------ MATERIAL FOR THE TASK ------

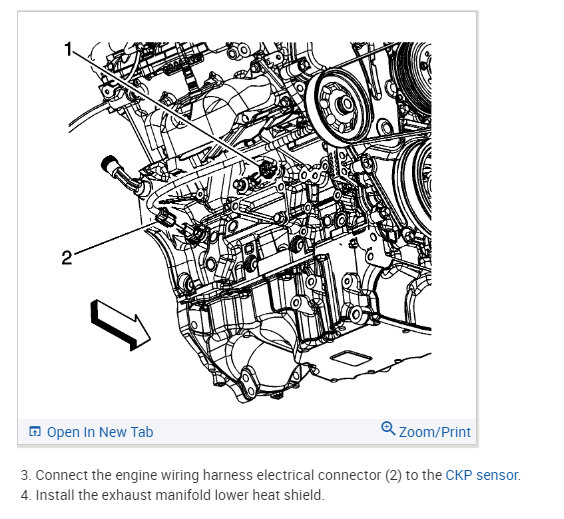 1

2

Open In New Tab

Zoom/Print

3. Connect the engine wiring harness electrical connector (2) to the CKP sensor.
4. Install the exhaust manifold lower heat shield.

------

§ WORK ITEM: Please give the entries again word for word, without any pictures.

§ RESULT:
 1

2

Open In New Tab

Zoom/Print

3. Connect the engine wiring harness electrical connector (2) to the CKP sensor.
4. Install the exhaust manifold lower heat shield.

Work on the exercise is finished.